I’m not really in to Twitter and have been asked several times in the last couple of weeks to explain this dark ages behaviour. Sorting through some old patent disclosures, I found that I’d been part of a group that had tried to patent something that essentially was Twitter, in 2003, so it seemed appropriate that I should explain my inconsistencies.
In IBM we used a predecessor to Sametime 7.5, called ICT, for instant messaging. Like Sametime, it allowed you to set a status message with a limited number of characters. Most people left this as the default, “I am online”, “I am away”, but some of us would use it to describe what we were actually working on (this was before Blogs really took off).
We soon got a little bored with this (“I’m writing Java code” soon gets dull, no it was always dull), so we began to be a little more creative, setting our statuses to be little hidden messages that only a small group of people, or even just an individual would understand. It was completely unreliable. The chances of that person hovering over your name, on their buddy list, when you had a message for them was pretty small. That was part of the attraction, because if they did, it was a really nice feeling. It was the equivalent of catching someone’s eye in a meeting and knowing what each other are thinking.
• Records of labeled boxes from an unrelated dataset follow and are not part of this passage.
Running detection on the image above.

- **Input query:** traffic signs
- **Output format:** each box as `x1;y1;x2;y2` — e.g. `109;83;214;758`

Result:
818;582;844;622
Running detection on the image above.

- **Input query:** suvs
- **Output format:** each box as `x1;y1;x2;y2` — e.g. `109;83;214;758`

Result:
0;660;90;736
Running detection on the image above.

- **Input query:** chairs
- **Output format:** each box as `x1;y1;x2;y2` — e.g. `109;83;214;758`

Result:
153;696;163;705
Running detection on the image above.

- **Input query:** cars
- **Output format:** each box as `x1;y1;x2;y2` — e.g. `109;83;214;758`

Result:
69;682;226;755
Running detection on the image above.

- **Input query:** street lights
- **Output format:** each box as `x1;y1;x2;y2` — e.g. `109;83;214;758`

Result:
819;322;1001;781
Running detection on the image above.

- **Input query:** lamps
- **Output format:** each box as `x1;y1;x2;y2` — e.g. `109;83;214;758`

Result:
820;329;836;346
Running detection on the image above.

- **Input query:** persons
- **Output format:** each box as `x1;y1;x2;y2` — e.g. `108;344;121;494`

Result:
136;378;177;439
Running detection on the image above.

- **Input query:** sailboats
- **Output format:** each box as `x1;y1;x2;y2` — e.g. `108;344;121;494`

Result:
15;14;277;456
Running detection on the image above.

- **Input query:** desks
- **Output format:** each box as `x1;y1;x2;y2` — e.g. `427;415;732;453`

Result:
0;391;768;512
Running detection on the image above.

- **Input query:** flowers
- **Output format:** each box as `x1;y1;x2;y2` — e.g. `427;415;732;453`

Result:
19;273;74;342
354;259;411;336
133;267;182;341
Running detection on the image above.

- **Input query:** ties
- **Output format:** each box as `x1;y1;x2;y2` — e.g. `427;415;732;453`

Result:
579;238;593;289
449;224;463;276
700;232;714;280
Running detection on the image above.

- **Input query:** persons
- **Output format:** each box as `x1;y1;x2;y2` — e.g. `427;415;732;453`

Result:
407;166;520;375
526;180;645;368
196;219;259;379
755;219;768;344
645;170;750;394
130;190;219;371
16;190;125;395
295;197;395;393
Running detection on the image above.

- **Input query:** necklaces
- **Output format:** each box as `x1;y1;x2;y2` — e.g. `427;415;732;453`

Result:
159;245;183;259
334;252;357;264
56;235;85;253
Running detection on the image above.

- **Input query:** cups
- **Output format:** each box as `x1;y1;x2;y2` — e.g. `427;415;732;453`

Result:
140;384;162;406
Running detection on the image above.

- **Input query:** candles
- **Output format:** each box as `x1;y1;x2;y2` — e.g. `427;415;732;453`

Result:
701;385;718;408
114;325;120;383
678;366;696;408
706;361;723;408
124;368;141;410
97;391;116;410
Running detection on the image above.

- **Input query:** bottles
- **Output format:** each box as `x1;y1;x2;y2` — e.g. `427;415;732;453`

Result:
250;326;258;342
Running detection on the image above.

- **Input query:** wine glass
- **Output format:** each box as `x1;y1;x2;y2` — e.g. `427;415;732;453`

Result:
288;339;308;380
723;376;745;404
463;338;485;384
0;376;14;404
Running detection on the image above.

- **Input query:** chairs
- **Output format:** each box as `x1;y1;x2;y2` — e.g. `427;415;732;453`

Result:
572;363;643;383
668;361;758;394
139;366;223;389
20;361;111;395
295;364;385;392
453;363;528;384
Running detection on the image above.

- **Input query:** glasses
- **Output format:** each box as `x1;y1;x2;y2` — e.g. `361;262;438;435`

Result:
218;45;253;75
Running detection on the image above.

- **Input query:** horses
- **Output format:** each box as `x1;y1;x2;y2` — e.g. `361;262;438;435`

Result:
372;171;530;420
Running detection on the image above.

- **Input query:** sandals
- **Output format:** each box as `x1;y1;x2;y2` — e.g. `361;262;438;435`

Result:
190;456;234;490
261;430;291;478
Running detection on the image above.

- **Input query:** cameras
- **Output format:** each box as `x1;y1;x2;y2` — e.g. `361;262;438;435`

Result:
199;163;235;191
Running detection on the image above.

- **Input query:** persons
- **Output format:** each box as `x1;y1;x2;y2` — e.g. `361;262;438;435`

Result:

The trouble was, the status messages weren’t persistent, once it had changed there was no way of going back in time. It seemed like a bit of a flaw, so we tried to patent a, “system for the persistence of sequential status messages” (hello Twitter!). It even had a nice little visual mockup included:
This is impressive, not for it’s similarity to Twitter, but for the fact that in the 5 years since, I’ve lost my hair and gained wrinkles, but Kelly looks exactly the same as she does now, i.e. 13. Anyway, the patent rightly got nowhere as there wasn’t anything technologically novel in it.
Over time we stopped setting these status messages, it was fun while it lasted, but I think we just got bored of it. I think this has started to happen for blogging and I think it will for Twitter too. They’re both here to stay, but not in the form they currently take. I think auto status generation will grow and inferences drawn from those will answer the question, “What am I doing now?”. I really don’t see people carrying on writing, “I’m playing cards with @youknowwho” for too much longer.
In the meantime, the thing that will really take off, will be email. 2009 will be the year when people start sending each other emails again, it’ll be like 1998 all over again and I can’t wait. Email is still my favourite form of electronic communication.
* I should also point out that I am wrong about everything like this, always and there is also the possibility that I just don’t get it.